* Text extract
--- Begin ---

Pro-GPS cabbie predicts disaster - and so do I

January 7, 2006 by Mr. GPS · 1 Comment
Filed under: GPS Tutorials, GPS for Business, Uncategorized 

As your blogging guru .. or punching bag … I feel it’s my duty to go out on a limb at time, after all, Will Rogers said that is where the fruit is.

Well, here I go … GPS tracking and dispatch systems don’t work.

Hmm, “Mr. GPS” claims the technology doesn’t work? Well, not exactly. The underlying infrastructure, the GPS system works great. Most of the hardware (GPS receivers and fleet tracking systems) sold to interface with the underlying system work well too,

But people? ” Ah”, said Willie, “There’s the rub.” here we have what ought to be a logical and beneficial system proposal. If all the taxis are tracked and dispatched via a system based on their GPS location then lots of benefits should accrue. Safety, efficiency, satisfied customers, driver costs per passenger reduced, the list can easily go on. Yet, as the guy interviewed in the story predicts, I think this system is going to fall on it;s face. Since it is partly a government boondoggle it may eventually struggle along, at the cost of much more tax payer money than was originally envisioned, but it will not be pretty for some time to come.

--- End ---

Continue the blog post about GPS tracking for taxi dispatch from where it stops.

* Material supplied
--- Begin ---

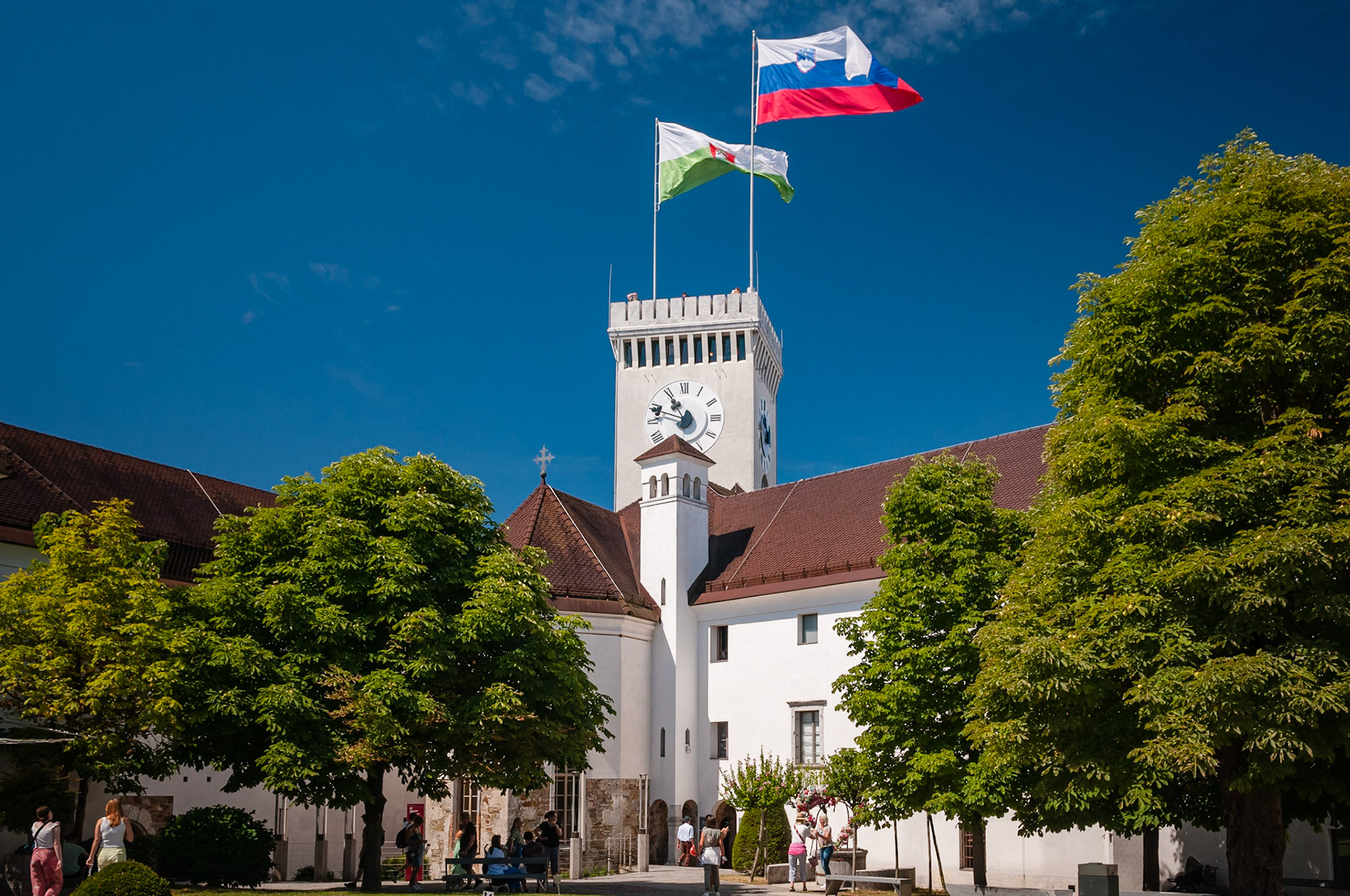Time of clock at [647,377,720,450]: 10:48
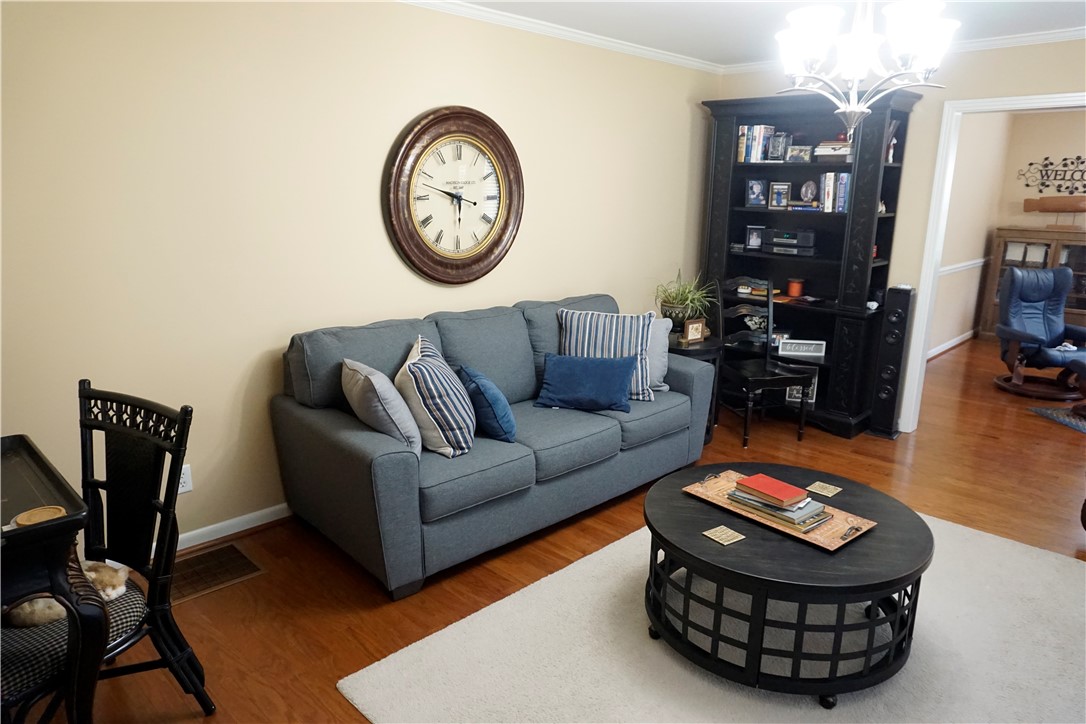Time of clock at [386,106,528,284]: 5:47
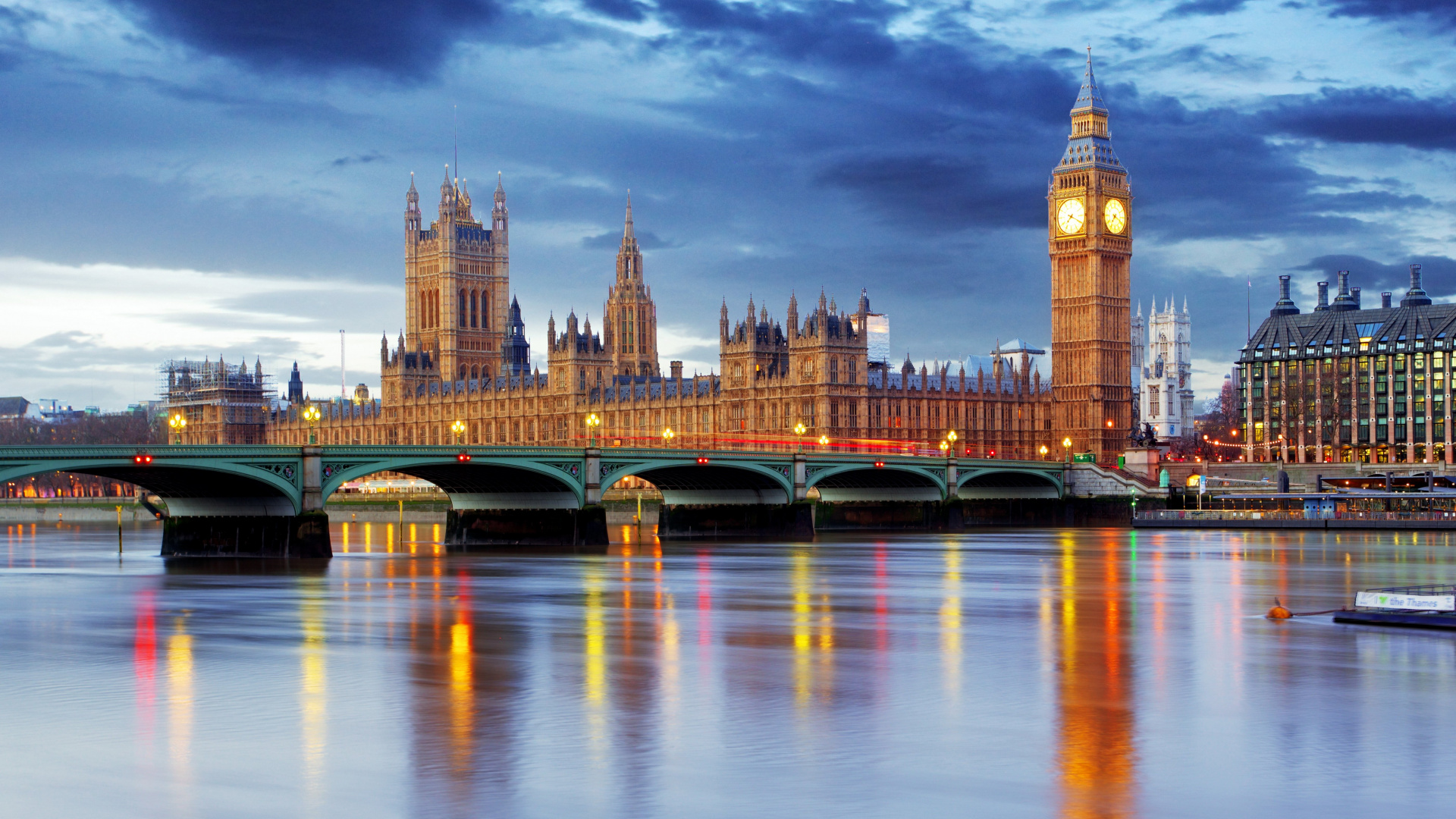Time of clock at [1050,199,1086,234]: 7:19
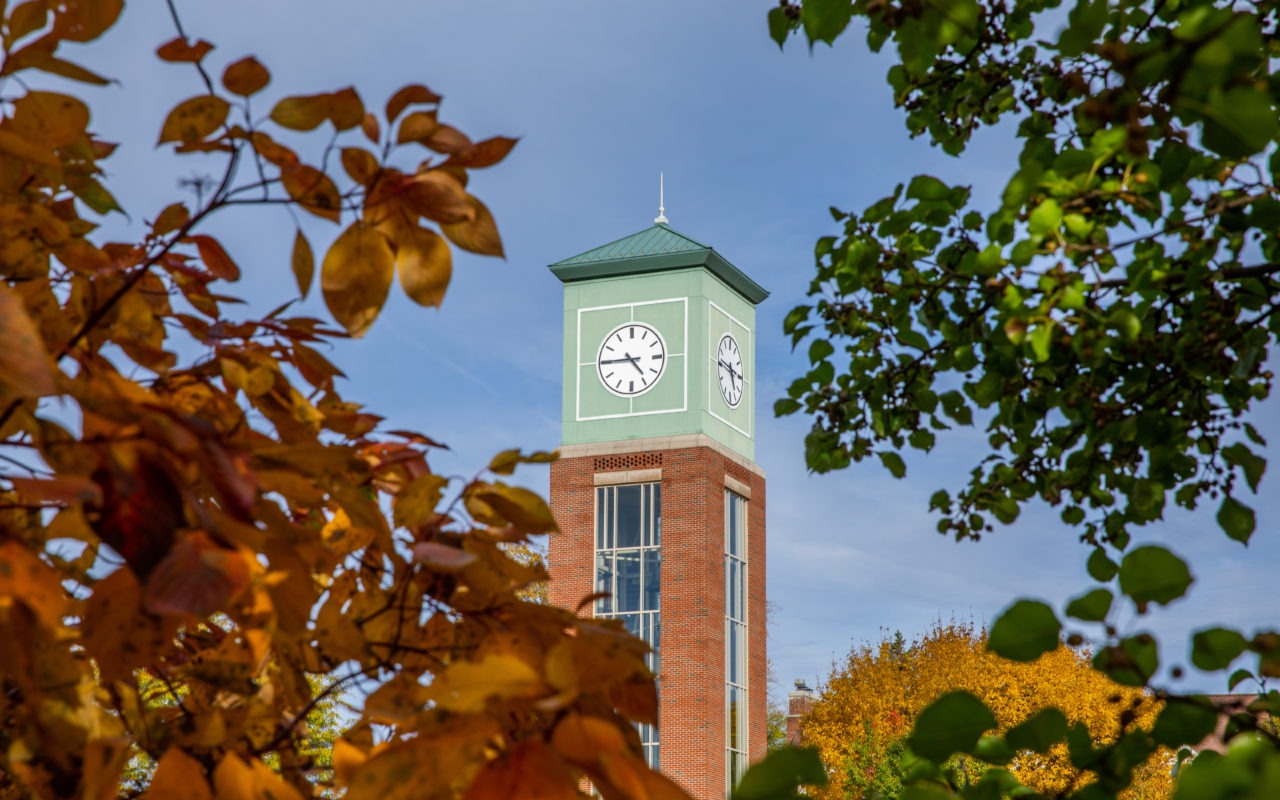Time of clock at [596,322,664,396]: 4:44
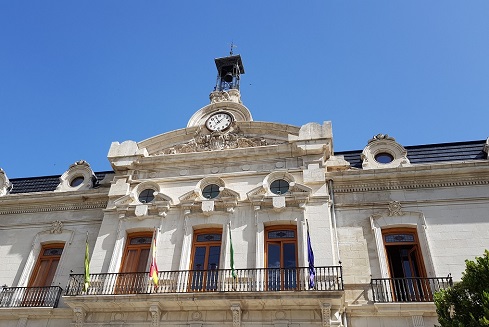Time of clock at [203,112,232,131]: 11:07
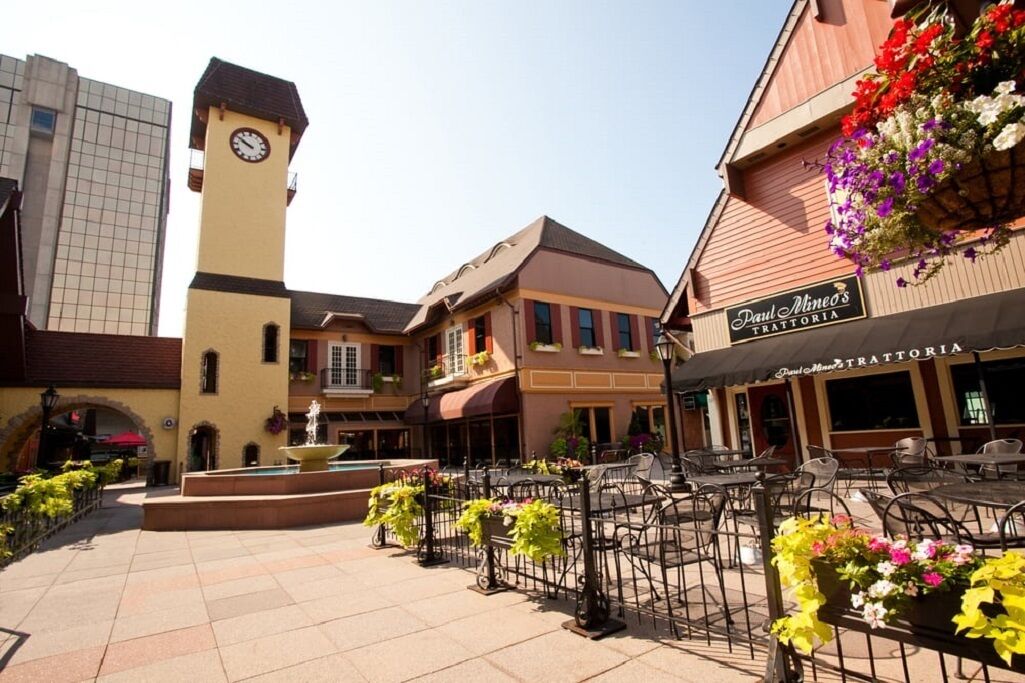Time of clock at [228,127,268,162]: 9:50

--- End ---

* Result for this exercise
So, what is Bermuda doing wrong? Here’s my view (this advice is worth about $10,000 USD ($1,000,000 if you hire one of the big three Beltway Bandits instead of me), but I’ll give it away in the aftermath of the holiday season.

First: Mandating the use of a system is stupid, and it’s wrong in both a political and a business sense. If a proposed system can not be shown to provide increased profit then government has no right to force it upon individual citizens and corporations. It’s push versus pull. If the system has any merit drivers should be lining up to get it.

Second: The human factor of how a driver gets dispatched, how competing companies share available business, the basic facts of how much business there is, how much each dispatch call is worth, and other basic business metrics are separate and unique from any GPS questions. It seems obvious from the article I sourced that the drivers, the taxi companies and the government have no idea. therefore, it’s impossible to tell how much a GPS system will affect the companies’ and the driver’s bottom lines.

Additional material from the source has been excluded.